[Start of section]

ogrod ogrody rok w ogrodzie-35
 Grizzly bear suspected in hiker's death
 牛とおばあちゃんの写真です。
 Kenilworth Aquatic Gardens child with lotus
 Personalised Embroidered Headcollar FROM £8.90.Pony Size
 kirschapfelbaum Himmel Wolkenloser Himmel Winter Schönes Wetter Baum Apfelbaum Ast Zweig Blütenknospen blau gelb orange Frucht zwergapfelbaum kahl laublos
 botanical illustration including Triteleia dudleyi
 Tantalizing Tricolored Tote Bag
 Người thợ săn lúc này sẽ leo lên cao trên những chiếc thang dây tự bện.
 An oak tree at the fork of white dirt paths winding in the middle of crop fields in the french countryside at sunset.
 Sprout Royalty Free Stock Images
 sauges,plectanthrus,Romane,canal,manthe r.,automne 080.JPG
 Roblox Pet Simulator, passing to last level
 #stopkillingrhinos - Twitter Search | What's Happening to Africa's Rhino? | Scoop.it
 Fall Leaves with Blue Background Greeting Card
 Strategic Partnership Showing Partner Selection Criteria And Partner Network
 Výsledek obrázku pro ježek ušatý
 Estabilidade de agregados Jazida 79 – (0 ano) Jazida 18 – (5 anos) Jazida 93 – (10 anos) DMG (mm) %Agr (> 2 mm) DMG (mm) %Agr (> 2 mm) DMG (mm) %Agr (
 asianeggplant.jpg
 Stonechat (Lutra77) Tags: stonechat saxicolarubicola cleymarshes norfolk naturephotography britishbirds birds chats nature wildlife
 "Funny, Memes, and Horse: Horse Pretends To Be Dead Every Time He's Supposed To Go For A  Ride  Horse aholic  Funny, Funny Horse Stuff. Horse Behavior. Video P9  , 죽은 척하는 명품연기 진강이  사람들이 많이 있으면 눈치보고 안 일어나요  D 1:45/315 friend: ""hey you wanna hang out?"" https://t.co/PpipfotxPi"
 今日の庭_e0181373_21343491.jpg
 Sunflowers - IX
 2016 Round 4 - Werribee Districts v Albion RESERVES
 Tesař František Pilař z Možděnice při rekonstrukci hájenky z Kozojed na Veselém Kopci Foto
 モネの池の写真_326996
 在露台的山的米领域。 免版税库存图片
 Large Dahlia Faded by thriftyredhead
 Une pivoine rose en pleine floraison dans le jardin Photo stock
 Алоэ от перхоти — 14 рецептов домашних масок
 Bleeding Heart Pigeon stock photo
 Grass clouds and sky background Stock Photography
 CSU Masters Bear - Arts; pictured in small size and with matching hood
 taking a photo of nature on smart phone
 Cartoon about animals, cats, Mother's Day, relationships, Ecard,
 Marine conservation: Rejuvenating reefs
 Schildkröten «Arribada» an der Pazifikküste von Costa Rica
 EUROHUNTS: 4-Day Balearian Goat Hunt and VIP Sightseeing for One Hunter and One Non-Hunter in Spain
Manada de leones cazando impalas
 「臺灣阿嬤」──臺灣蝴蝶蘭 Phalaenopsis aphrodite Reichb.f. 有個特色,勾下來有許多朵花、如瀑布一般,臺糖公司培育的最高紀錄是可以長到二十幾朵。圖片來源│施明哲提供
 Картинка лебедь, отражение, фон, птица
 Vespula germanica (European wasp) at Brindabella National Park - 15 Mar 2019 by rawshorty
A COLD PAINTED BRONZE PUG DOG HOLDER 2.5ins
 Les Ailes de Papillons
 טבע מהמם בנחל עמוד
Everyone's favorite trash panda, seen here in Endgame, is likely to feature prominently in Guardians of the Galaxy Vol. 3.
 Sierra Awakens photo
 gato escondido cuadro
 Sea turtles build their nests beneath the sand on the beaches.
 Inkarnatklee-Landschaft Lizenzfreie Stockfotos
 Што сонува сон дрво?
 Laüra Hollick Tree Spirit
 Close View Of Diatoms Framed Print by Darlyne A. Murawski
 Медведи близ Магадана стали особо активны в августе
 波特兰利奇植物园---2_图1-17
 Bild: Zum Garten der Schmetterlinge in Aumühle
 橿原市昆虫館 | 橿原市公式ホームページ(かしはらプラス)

[End of section]

### Exercise prompt
The expected response is the material above given again line by line, from its first line to the line holding "Алоэ от перхоти — 14 рецептов домашних масок", inclusive.

### Worked solution
ogrod ogrody rok w ogrodzie-35
 Grizzly bear suspected in hiker's death
 牛とおばあちゃんの写真です。
 Kenilworth Aquatic Gardens child with lotus
 Personalised Embroidered Headcollar FROM £8.90.Pony Size
 kirschapfelbaum Himmel Wolkenloser Himmel Winter Schönes Wetter Baum Apfelbaum Ast Zweig Blütenknospen blau gelb orange Frucht zwergapfelbaum kahl laublos
 botanical illustration including Triteleia dudleyi
 Tantalizing Tricolored Tote Bag
 Người thợ săn lúc này sẽ leo lên cao trên những chiếc thang dây tự bện.
 An oak tree at the fork of white dirt paths winding in the middle of crop fields in the french countryside at sunset.
 Sprout Royalty Free Stock Images
 sauges,plectanthrus,Romane,canal,manthe r.,automne 080.JPG
 Roblox Pet Simulator, passing to last level
 #stopkillingrhinos - Twitter Search | What's Happening to Africa's Rhino? | Scoop.it
 Fall Leaves with Blue Background Greeting Card
 Strategic Partnership Showing Partner Selection Criteria And Partner Network
 Výsledek obrázku pro ježek ušatý
 Estabilidade de agregados Jazida 79 – (0 ano) Jazida 18 – (5 anos) Jazida 93 – (10 anos) DMG (mm) %Agr (> 2 mm) DMG (mm) %Agr (> 2 mm) DMG (mm) %Agr (
 asianeggplant.jpg
 Stonechat (Lutra77) Tags: stonechat saxicolarubicola cleymarshes norfolk naturephotography britishbirds birds chats nature wildlife
 "Funny, Memes, and Horse: Horse Pretends To Be Dead Every Time He's Supposed To Go For A  Ride  Horse aholic  Funny, Funny Horse Stuff. Horse Behavior. Video P9  , 죽은 척하는 명품연기 진강이  사람들이 많이 있으면 눈치보고 안 일어나요  D 1:45/315 friend: ""hey you wanna hang out?"" https://t.co/PpipfotxPi"
 今日の庭_e0181373_21343491.jpg
 Sunflowers - IX
 2016 Round 4 - Werribee Districts v Albion RESERVES
 Tesař František Pilař z Možděnice při rekonstrukci hájenky z Kozojed na Veselém Kopci Foto
 モネの池の写真_326996
 在露台的山的米领域。 免版税库存图片
 Large Dahlia Faded by thriftyredhead
 Une pivoine rose en pleine floraison dans le jardin Photo stock
 Алоэ от перхоти — 14 рецептов домашних масок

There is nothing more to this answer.